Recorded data
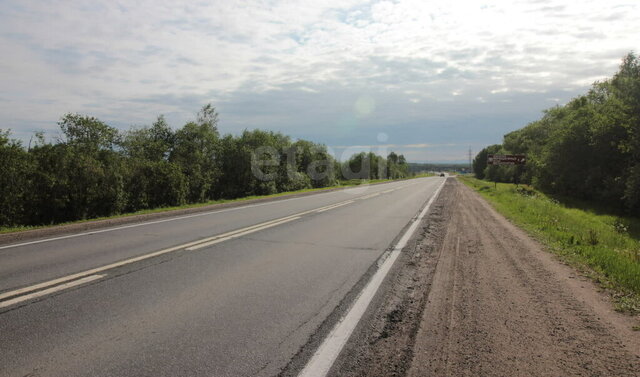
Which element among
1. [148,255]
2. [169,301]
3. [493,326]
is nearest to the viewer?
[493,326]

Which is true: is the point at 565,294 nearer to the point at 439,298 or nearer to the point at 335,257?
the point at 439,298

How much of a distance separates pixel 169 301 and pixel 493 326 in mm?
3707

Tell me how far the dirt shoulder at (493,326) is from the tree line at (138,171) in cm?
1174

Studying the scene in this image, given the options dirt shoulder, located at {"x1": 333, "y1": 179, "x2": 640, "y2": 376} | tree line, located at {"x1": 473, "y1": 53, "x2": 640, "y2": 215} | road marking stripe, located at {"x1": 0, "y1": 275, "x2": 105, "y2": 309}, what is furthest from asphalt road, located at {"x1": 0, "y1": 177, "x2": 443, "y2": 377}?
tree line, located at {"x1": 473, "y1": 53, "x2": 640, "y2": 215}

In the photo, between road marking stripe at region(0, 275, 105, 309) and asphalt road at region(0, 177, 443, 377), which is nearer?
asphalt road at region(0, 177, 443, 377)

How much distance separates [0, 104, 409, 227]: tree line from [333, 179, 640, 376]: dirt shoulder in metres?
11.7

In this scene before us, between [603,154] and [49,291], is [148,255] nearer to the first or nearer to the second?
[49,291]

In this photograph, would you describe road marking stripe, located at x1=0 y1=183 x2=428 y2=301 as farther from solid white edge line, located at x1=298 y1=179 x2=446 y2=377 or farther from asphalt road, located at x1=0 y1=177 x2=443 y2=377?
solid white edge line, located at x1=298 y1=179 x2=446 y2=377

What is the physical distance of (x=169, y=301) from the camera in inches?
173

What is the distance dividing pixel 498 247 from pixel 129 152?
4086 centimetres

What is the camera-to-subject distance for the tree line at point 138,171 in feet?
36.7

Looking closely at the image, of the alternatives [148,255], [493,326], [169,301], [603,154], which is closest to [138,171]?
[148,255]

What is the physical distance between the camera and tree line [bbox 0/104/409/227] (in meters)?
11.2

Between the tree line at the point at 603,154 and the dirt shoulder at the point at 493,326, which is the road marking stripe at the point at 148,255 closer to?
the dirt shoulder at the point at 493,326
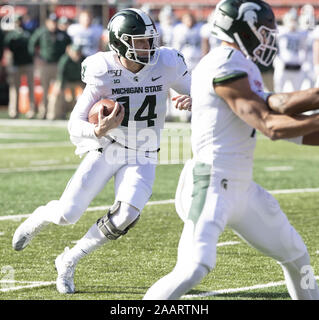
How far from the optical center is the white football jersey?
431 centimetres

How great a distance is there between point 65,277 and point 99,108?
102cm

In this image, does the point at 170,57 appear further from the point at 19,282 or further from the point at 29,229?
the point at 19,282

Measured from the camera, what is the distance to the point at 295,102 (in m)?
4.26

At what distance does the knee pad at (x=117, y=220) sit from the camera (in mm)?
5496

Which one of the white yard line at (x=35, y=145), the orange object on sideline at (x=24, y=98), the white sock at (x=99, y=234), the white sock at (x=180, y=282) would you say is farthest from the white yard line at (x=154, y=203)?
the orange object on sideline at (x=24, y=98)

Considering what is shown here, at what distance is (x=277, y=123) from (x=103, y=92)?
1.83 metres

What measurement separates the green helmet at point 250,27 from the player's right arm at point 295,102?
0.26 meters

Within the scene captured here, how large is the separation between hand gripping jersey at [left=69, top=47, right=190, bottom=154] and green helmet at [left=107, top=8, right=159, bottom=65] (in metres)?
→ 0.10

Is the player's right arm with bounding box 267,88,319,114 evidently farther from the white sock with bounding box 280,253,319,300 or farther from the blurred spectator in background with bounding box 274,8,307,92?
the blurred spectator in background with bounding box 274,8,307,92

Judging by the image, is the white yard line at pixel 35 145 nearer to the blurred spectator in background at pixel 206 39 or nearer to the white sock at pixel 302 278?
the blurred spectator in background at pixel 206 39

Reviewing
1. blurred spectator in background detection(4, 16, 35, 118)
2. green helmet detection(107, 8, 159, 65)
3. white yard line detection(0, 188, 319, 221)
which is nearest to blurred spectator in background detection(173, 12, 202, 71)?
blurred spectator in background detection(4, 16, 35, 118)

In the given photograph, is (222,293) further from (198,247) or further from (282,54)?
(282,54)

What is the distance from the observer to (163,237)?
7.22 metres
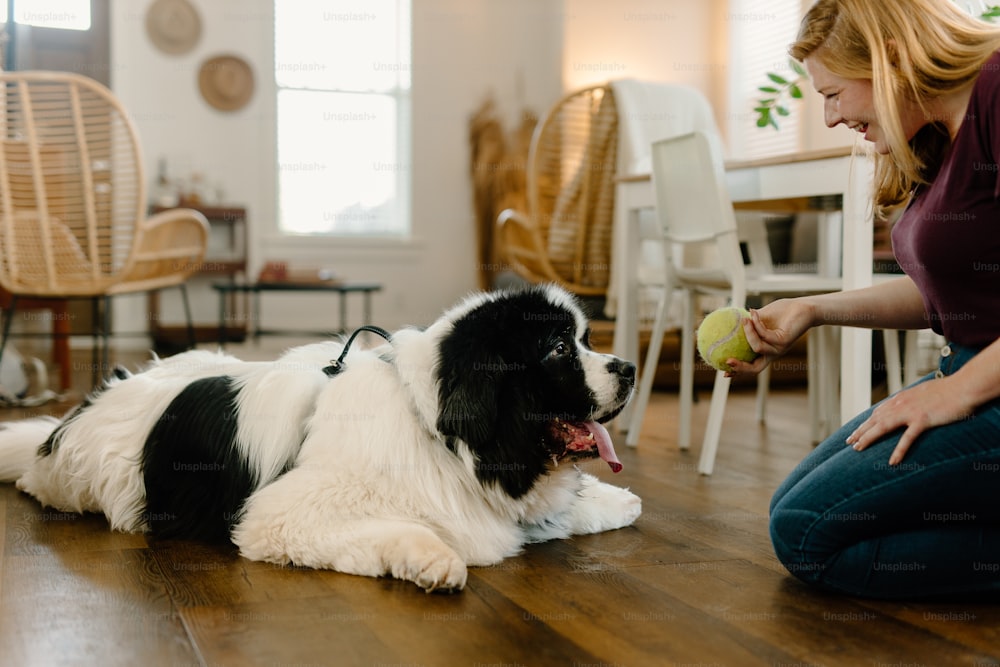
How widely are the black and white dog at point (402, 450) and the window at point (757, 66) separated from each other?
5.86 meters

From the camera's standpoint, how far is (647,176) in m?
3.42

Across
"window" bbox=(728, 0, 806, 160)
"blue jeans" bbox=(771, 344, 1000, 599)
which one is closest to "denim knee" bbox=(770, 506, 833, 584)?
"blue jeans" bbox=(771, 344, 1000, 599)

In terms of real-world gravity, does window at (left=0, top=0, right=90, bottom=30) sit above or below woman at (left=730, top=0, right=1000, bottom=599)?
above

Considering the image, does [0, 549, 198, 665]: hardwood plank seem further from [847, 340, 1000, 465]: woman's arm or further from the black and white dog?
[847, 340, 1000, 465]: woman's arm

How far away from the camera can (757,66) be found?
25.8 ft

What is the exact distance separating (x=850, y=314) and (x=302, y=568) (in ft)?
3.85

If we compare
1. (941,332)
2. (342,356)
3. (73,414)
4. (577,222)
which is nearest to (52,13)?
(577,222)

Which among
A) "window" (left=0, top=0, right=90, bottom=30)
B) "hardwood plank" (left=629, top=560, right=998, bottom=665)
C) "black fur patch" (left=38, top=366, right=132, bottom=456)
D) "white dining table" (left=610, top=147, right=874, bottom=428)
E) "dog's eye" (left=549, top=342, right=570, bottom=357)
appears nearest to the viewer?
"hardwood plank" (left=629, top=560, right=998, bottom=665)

==

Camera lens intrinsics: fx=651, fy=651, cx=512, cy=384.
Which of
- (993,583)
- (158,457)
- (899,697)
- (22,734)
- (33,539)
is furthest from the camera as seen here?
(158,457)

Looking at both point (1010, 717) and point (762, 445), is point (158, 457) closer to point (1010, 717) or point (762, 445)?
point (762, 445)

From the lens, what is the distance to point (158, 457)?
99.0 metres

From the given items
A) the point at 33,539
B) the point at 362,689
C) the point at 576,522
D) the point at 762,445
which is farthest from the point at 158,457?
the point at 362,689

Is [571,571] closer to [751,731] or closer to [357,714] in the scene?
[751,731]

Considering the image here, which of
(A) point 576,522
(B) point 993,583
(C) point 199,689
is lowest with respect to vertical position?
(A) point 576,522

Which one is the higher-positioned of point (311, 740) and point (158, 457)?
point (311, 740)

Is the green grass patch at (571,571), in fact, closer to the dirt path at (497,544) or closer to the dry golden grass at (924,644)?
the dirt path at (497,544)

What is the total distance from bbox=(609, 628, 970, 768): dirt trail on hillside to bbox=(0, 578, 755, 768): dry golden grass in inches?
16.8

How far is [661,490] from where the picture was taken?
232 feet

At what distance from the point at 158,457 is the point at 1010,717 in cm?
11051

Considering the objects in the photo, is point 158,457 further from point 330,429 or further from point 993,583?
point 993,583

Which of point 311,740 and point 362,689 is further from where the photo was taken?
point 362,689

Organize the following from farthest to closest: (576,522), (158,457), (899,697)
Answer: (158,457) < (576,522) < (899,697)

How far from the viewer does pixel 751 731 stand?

...

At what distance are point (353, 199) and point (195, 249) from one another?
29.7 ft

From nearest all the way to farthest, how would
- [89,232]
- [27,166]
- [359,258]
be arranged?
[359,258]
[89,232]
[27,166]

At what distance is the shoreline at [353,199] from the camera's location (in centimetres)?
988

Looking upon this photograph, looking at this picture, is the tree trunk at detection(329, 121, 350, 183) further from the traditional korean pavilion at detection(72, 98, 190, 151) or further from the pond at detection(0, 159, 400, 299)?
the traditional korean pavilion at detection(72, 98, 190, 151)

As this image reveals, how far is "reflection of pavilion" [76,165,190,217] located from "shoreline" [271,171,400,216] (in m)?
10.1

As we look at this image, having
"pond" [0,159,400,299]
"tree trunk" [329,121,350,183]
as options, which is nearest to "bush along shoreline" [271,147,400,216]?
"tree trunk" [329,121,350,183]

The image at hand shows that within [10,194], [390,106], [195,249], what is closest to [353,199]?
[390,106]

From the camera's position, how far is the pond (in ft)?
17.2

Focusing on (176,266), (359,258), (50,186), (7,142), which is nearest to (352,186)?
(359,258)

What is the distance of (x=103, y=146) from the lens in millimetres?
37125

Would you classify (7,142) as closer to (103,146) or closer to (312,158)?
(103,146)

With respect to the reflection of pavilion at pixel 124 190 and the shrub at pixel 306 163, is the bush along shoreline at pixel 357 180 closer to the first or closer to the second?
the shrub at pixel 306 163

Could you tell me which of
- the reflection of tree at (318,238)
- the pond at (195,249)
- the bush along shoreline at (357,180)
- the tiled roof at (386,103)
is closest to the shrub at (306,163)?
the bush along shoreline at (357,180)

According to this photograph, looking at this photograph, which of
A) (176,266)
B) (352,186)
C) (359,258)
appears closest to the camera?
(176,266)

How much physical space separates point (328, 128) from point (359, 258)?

* **Stated problem**
How many lines of the data above contain the word "where"? Reply with the number alone.

* **Completed exercise**
2